▶ [TASK ITEM]
Range to repeat from the listing below: the line containing "4.1.1 机械安全要求" down to the line containing "Overleaf: Hood under", both included. Copy it exactly, pictures excluded, and add nothing else.

━━━━━━━━━━━━━━━━━━━━━━━━━━━━━━

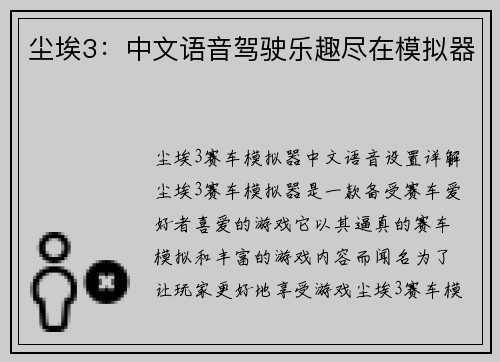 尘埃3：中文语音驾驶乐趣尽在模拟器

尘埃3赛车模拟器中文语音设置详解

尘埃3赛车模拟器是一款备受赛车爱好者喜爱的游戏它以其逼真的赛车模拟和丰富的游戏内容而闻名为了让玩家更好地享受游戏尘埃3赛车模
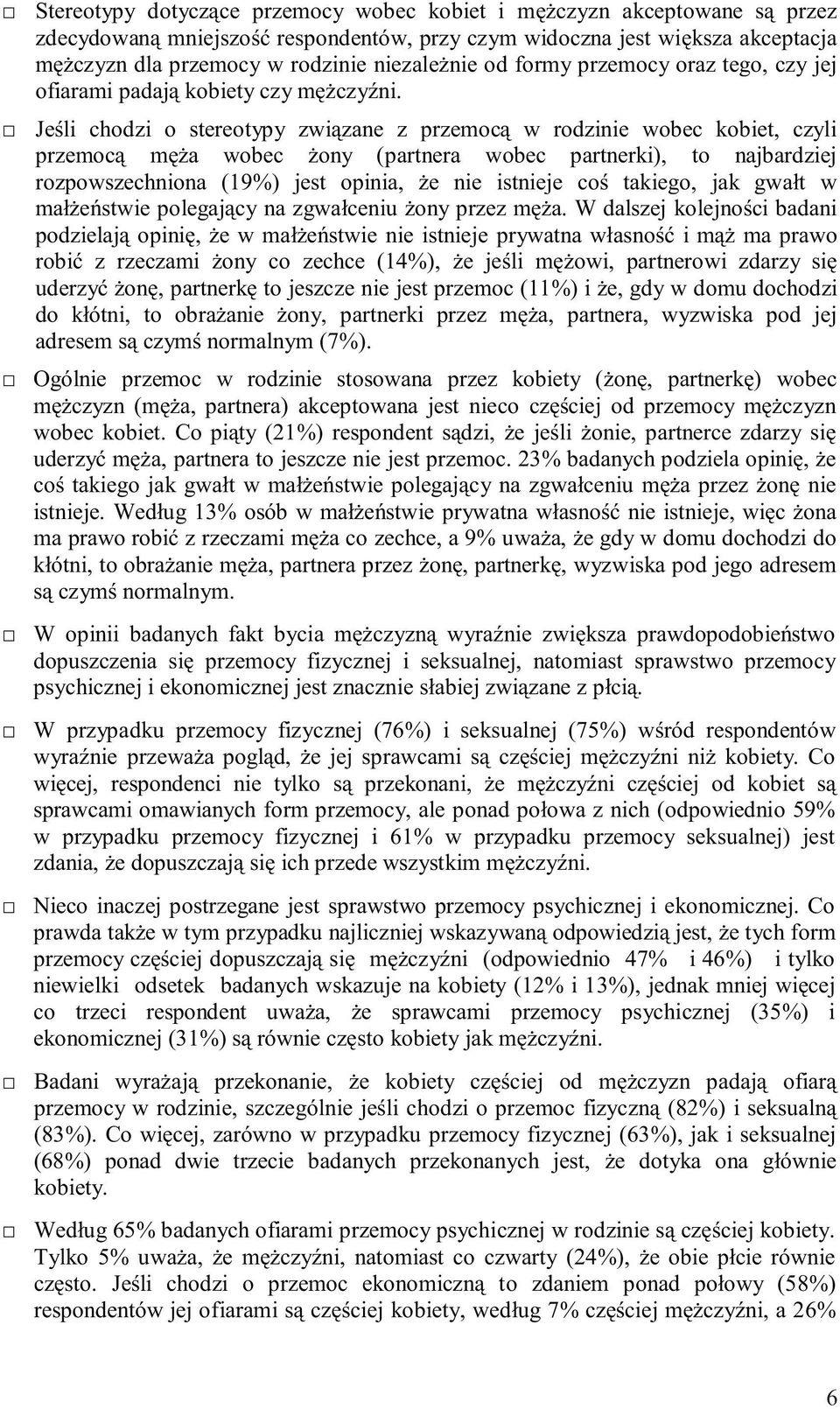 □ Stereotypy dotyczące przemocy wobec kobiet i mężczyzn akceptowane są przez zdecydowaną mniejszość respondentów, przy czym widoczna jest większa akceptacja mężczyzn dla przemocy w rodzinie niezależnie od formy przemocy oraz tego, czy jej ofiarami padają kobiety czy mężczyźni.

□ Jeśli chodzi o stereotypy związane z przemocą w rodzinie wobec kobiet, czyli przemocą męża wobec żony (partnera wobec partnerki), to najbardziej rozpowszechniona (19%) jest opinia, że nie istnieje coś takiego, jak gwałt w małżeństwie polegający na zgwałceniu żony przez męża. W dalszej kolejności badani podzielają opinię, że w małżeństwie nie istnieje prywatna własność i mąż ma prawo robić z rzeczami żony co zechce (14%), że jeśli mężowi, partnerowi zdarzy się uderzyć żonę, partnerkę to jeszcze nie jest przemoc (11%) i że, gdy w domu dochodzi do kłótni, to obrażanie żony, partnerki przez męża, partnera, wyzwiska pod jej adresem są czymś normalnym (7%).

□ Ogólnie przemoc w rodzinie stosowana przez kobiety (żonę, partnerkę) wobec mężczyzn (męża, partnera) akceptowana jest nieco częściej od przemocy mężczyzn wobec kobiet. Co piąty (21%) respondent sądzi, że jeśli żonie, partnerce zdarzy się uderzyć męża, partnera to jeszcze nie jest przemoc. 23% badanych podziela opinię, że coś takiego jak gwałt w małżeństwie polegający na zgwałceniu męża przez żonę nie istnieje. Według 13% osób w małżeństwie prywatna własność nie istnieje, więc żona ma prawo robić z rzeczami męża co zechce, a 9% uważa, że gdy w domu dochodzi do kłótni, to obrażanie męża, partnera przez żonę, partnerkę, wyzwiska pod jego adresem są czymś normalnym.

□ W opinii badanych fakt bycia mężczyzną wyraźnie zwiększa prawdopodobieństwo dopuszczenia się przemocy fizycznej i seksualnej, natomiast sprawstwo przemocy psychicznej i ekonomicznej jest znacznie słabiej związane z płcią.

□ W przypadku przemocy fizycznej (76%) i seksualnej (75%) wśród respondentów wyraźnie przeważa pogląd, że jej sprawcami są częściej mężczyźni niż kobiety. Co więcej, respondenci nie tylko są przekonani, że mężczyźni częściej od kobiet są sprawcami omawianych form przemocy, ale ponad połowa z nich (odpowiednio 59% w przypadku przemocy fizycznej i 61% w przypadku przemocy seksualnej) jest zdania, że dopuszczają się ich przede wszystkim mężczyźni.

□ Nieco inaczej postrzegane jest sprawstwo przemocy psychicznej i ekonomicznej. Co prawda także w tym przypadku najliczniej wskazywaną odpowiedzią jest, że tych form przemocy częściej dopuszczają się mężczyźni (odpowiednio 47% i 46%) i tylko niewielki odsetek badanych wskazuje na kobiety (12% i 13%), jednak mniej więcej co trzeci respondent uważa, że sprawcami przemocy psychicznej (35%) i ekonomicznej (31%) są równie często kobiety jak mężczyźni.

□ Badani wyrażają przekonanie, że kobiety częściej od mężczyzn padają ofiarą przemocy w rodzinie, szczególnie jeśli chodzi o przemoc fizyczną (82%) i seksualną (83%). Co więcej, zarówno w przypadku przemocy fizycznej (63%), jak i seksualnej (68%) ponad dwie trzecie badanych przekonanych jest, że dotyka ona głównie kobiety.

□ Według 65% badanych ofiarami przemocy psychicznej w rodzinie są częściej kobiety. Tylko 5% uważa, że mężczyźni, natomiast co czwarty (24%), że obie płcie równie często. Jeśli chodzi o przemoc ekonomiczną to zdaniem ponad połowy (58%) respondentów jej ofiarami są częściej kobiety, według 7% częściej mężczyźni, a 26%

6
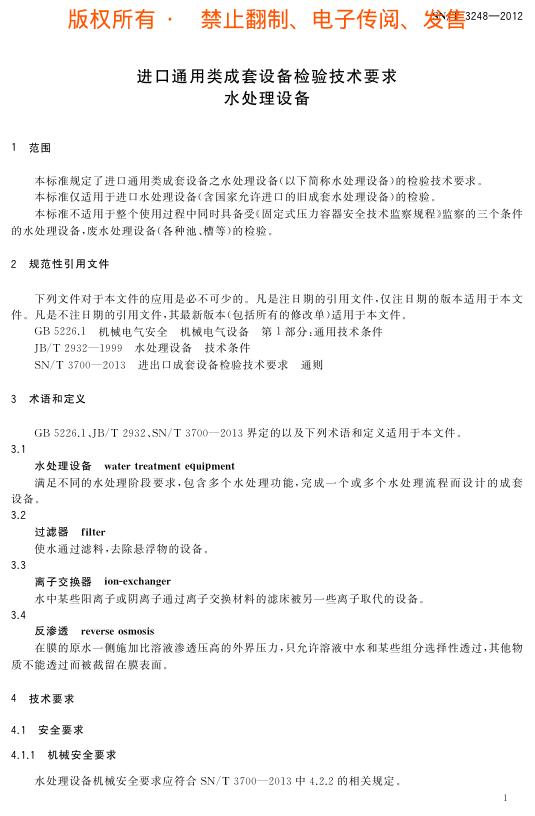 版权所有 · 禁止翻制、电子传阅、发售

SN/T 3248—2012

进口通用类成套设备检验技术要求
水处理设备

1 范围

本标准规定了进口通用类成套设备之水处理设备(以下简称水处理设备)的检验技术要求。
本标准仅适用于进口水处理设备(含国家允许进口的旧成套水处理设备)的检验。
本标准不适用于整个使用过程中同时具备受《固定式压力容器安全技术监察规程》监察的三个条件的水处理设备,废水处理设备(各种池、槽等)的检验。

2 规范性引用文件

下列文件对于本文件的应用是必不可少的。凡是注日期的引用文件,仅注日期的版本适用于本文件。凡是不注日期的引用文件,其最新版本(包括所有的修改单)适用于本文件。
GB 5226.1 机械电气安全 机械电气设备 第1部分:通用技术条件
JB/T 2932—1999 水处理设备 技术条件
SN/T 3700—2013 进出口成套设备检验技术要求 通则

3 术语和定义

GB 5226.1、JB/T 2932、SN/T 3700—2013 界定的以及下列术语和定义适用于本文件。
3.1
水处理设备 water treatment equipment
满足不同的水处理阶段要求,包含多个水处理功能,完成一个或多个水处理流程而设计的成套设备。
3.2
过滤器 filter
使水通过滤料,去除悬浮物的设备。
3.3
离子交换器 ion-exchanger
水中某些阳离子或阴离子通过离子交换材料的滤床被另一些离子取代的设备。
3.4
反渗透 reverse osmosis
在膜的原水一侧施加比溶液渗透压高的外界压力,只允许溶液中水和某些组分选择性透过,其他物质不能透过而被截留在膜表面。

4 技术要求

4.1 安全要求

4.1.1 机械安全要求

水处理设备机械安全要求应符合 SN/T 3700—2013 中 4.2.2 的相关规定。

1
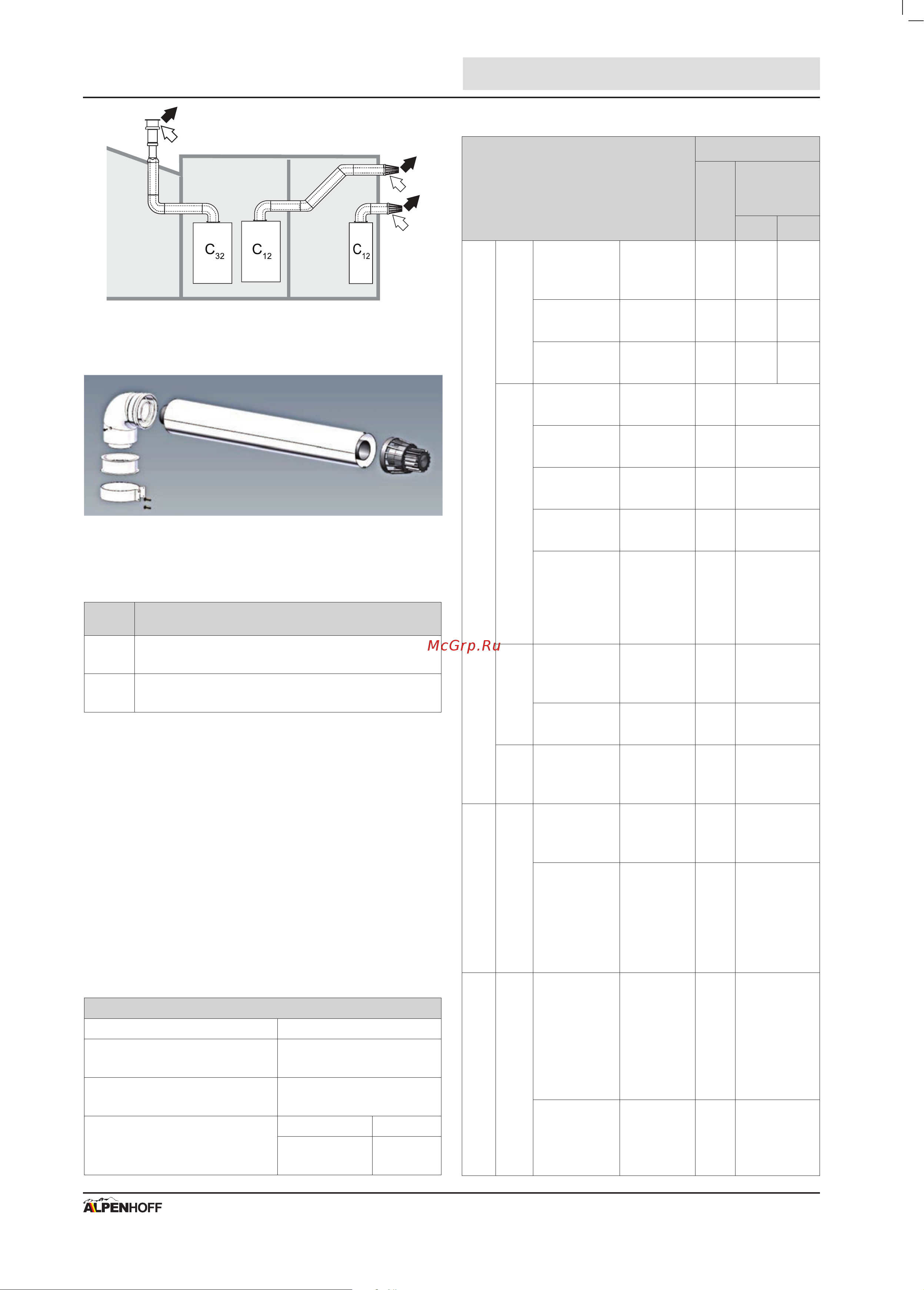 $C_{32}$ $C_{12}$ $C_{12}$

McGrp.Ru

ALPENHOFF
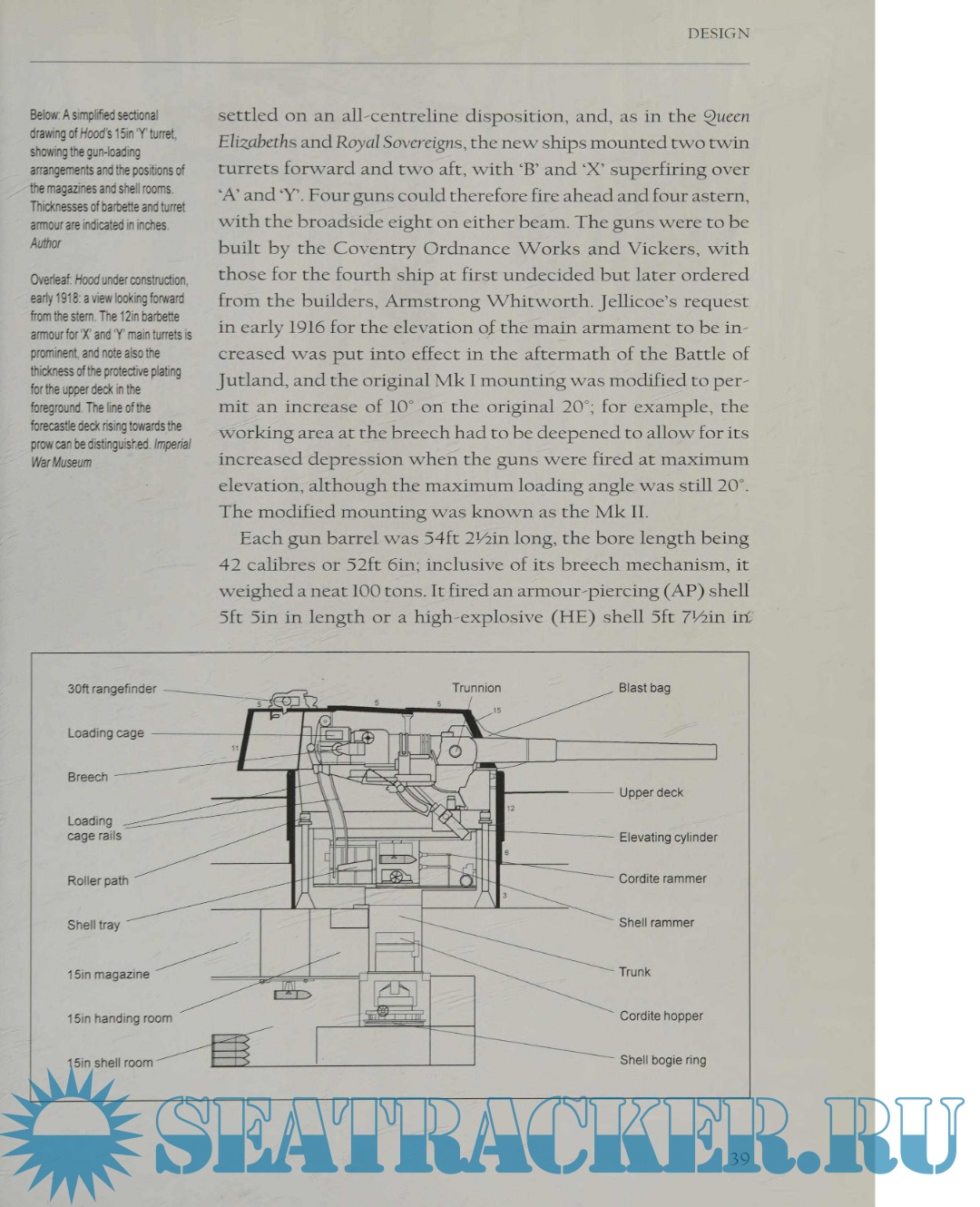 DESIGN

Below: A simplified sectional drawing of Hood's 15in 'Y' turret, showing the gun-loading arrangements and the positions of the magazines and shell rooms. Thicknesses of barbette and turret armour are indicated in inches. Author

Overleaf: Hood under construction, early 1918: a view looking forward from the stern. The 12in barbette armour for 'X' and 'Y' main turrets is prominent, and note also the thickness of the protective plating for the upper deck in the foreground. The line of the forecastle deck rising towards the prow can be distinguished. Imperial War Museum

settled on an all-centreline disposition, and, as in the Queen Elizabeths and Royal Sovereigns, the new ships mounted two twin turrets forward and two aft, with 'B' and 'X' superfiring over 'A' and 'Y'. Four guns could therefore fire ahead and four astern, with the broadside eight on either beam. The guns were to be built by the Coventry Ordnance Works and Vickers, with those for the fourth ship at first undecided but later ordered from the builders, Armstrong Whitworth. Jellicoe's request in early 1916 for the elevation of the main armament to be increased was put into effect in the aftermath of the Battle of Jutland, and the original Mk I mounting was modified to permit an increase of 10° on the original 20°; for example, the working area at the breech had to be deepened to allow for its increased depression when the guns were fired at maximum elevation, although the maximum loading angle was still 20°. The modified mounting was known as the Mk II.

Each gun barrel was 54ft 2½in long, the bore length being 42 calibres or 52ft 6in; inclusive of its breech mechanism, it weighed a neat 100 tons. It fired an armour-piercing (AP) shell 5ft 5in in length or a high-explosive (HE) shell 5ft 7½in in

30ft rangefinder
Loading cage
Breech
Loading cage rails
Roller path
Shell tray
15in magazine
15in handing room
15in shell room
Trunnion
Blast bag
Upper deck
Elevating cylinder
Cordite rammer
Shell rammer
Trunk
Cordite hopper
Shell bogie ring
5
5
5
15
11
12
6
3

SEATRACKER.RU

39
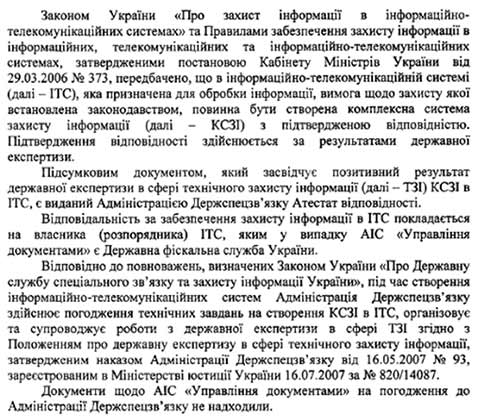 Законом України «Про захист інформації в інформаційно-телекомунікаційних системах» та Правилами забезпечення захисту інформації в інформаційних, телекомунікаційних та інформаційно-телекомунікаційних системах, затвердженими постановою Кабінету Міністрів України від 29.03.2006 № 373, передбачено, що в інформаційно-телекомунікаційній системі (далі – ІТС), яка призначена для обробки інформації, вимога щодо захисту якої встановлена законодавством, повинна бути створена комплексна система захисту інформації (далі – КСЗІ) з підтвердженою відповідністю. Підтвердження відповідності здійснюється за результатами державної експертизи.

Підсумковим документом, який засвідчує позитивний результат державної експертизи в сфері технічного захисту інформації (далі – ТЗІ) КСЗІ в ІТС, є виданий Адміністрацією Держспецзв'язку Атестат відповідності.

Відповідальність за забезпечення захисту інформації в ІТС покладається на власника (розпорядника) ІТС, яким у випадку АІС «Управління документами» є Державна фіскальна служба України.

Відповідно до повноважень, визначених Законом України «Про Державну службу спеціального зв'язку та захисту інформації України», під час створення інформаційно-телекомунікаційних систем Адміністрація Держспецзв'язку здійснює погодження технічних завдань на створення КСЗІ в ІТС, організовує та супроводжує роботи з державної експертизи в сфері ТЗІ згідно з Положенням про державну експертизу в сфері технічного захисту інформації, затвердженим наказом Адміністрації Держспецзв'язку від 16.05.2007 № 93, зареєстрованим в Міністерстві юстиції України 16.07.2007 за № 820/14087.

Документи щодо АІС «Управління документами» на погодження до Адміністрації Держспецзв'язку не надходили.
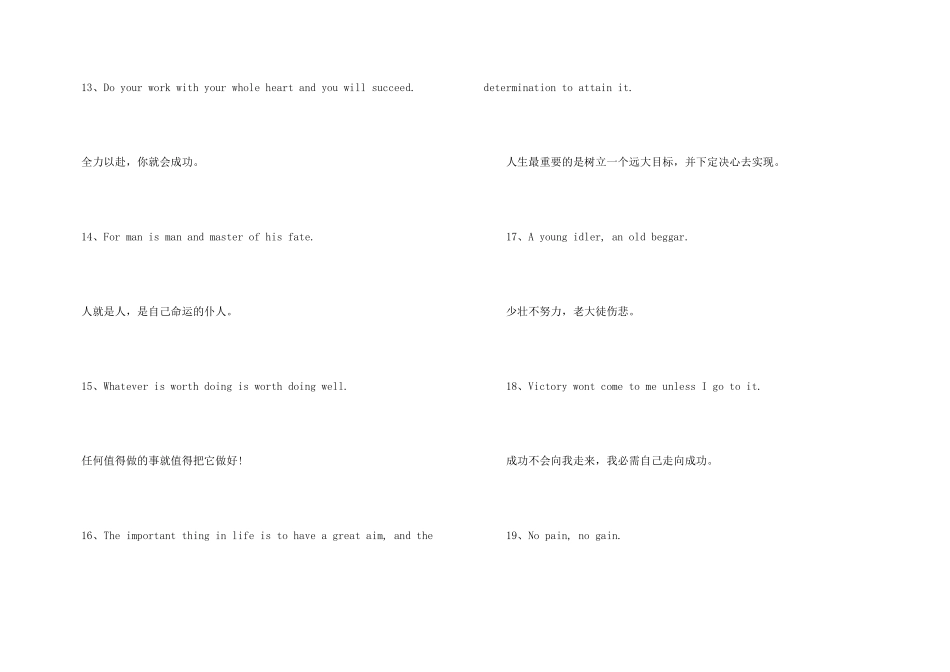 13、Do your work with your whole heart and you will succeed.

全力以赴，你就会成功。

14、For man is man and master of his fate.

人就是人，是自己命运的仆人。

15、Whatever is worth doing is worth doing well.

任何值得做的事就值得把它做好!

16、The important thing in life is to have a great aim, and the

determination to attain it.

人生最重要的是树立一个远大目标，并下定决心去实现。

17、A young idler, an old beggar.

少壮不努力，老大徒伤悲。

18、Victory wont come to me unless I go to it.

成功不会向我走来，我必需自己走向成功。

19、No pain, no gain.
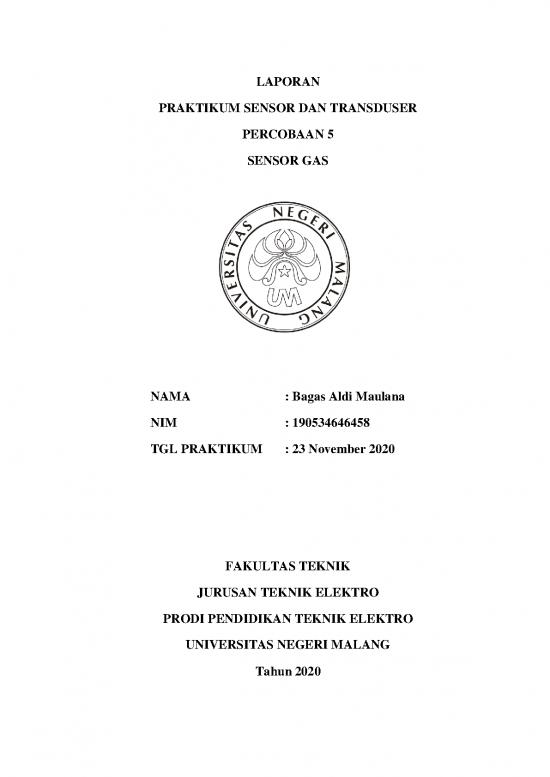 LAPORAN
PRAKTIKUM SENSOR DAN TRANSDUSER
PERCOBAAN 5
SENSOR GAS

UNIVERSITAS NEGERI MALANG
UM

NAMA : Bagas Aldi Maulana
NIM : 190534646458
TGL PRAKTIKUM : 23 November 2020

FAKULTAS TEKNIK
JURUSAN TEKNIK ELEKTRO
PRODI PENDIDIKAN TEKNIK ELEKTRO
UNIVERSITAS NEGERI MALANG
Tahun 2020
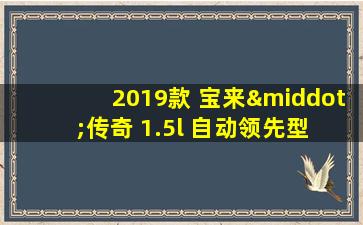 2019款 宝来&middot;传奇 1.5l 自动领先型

━━━━━━━━━━━━━━━━━━━━━━━━━━━━━━

▶ [RESPONSE TO THIS TASK]
4.1.1 机械安全要求

水处理设备机械安全要求应符合 SN/T 3700—2013 中 4.2.2 的相关规定。

1
 $C_{32}$ $C_{12}$ $C_{12}$

McGrp.Ru

ALPENHOFF
 DESIGN

Below: A simplified sectional drawing of Hood's 15in 'Y' turret, showing the gun-loading arrangements and the positions of the magazines and shell rooms. Thicknesses of barbette and turret armour are indicated in inches. Author

Overleaf: Hood under construction, early 1918: a view looking forward from the stern. The 12in barbette armour for 'X' and 'Y' main turrets is prominent, and note also the thickness of the protective plating for the upper deck in the foreground. The line of the forecastle deck rising towards the prow can be distinguished. Imperial War Museum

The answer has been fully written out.